▸ **Task prompt**
Copy out every row below that contains the word "closer". Count only matches with the same uppercase and lowercase letters.

▸ **Recorded data**
--------------------
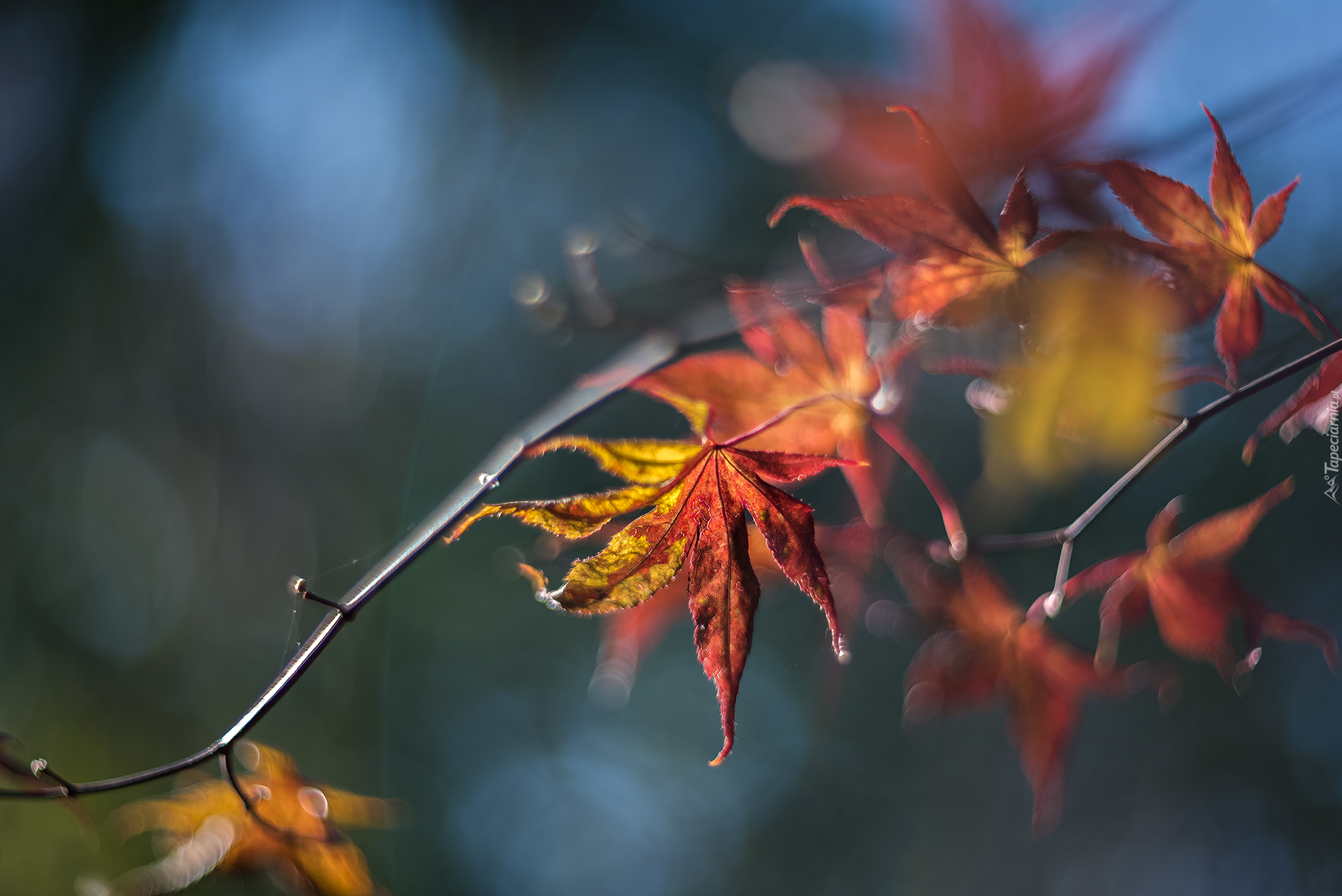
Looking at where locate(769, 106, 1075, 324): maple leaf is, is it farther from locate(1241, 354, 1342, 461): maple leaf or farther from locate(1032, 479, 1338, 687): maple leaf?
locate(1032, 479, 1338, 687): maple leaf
--------------------
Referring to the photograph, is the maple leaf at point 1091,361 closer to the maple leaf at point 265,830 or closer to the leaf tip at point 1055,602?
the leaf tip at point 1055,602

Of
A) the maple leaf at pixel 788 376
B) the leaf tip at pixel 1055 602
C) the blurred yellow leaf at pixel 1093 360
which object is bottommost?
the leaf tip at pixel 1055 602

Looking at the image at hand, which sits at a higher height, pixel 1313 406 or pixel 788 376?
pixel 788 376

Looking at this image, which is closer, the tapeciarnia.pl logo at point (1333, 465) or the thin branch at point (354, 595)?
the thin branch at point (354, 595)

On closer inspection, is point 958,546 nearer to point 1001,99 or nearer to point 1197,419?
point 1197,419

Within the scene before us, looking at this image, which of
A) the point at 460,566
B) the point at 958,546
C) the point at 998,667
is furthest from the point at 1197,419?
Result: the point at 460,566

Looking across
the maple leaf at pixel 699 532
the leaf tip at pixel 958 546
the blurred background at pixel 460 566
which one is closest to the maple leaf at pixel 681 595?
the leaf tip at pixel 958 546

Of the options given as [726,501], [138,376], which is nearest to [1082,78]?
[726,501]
--------------------
▸ **Result**
Referring to the photograph, is the maple leaf at point 1091,361 closer to the maple leaf at point 265,830 or closer to the leaf tip at point 1055,602?
Looking at this image, which is closer, the tapeciarnia.pl logo at point (1333, 465) or the thin branch at point (354, 595)?
On closer inspection, is point 958,546 nearer to point 1001,99 or nearer to point 1197,419?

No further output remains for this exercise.